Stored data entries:
* * *

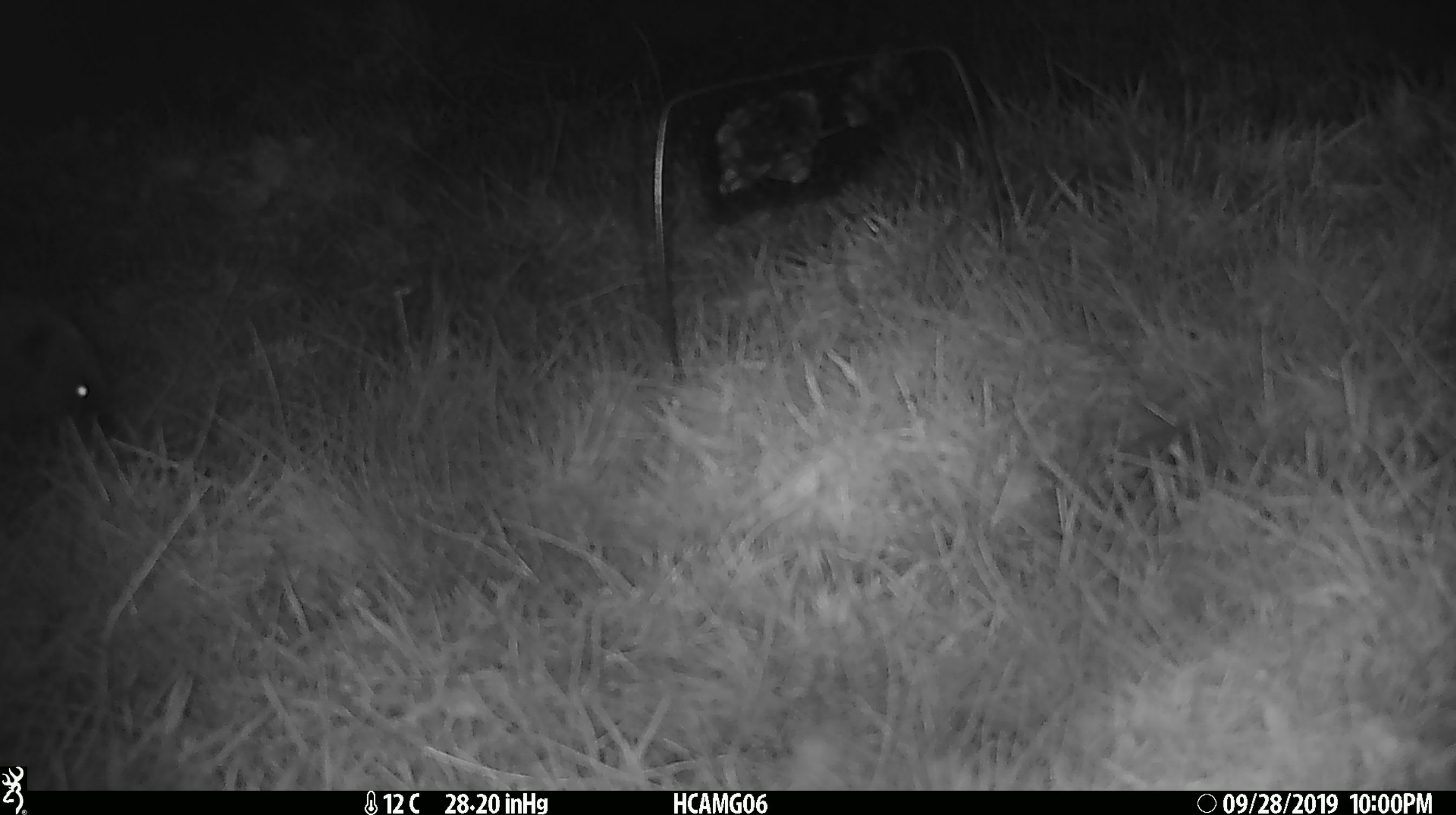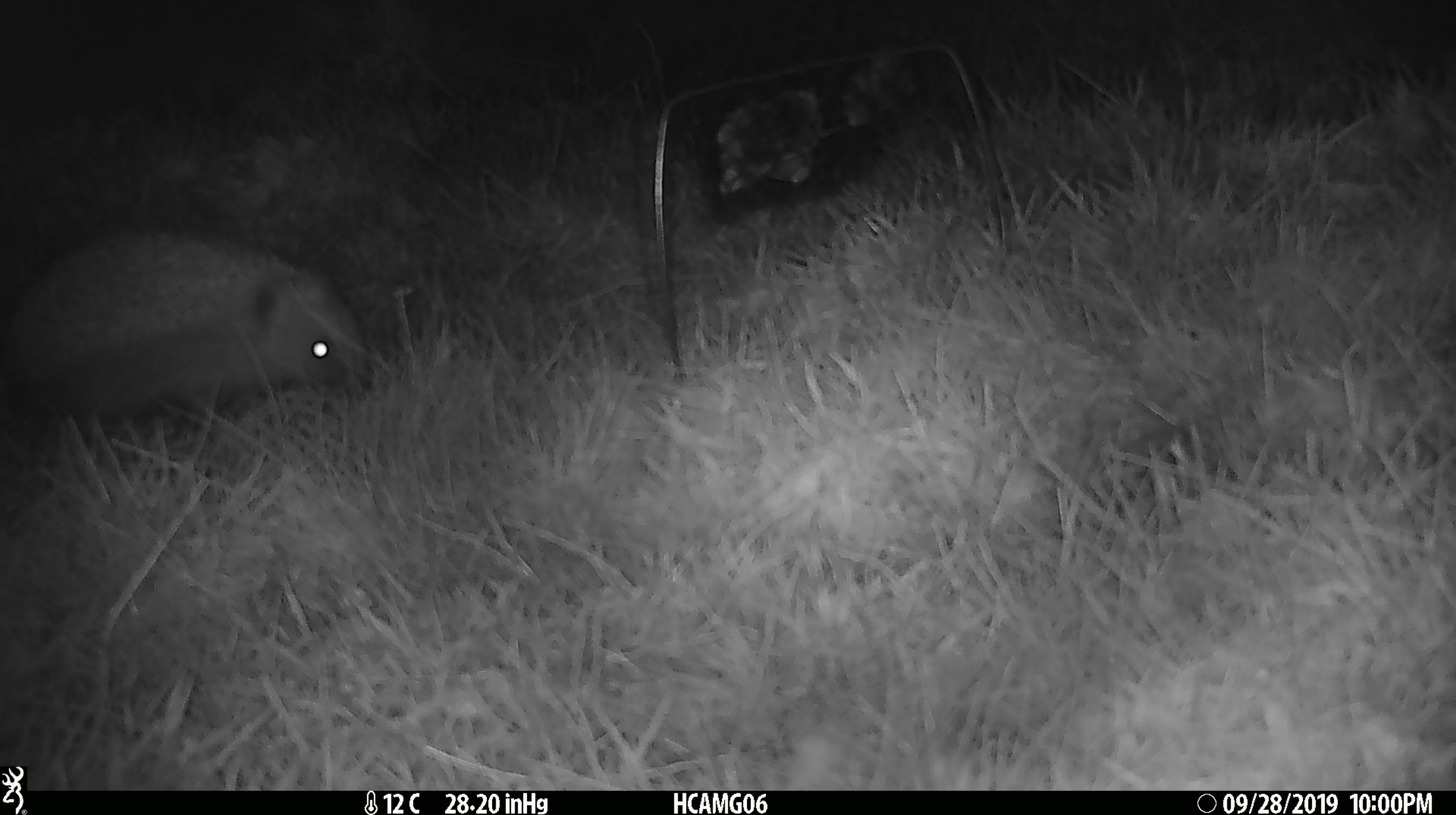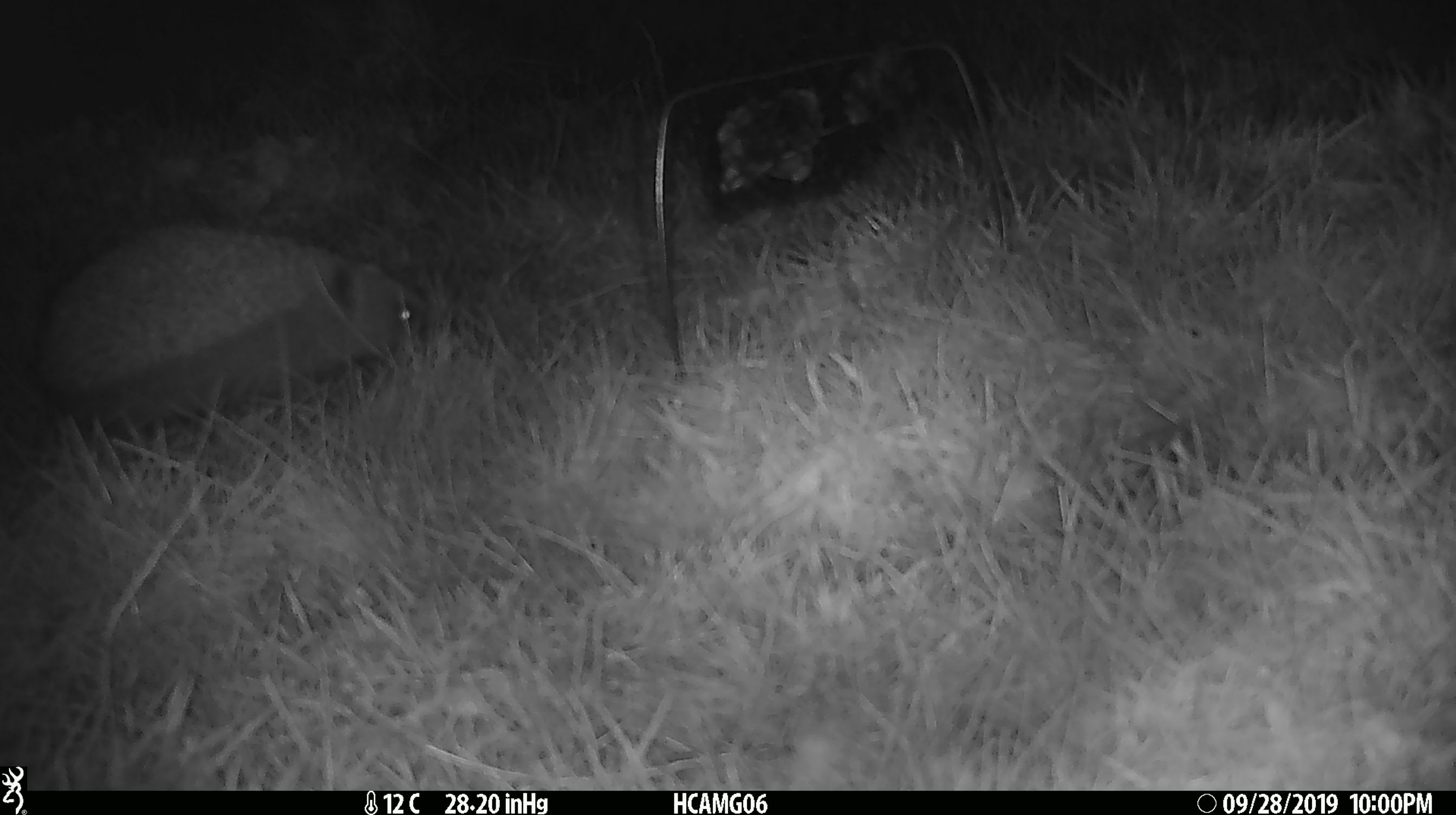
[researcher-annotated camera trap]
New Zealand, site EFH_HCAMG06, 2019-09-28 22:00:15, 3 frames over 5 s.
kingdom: Animalia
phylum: Chordata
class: Mammalia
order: Rodentia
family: Muridae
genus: Mus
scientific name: Mus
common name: mouse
Mouse (Mus).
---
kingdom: Animalia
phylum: Chordata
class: Mammalia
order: Eulipotyphla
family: Erinaceidae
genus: Erinaceus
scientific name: Erinaceus europaeus europaeus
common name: european hedgehog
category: hedgehog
Hedgehog (european hedgehog) (Erinaceus europaeus europaeus).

* * *

▶ INSTRUCTIONS FOR THE TASK: Leave images out of the retyped records; keep all else exact.

▶ OUTPUT FOR THIS TASK:
[researcher-annotated camera trap]
New Zealand, site EFH_HCAMG06, 2019-09-28 22:00:15, 3 frames over 5 s.
kingdom: Animalia
phylum: Chordata
class: Mammalia
order: Rodentia
family: Muridae
genus: Mus
scientific name: Mus
common name: mouse
Mouse (Mus).
---
kingdom: Animalia
phylum: Chordata
class: Mammalia
order: Eulipotyphla
family: Erinaceidae
genus: Erinaceus
scientific name: Erinaceus europaeus europaeus
common name: european hedgehog
category: hedgehog
Hedgehog (european hedgehog) (Erinaceus europaeus europaeus).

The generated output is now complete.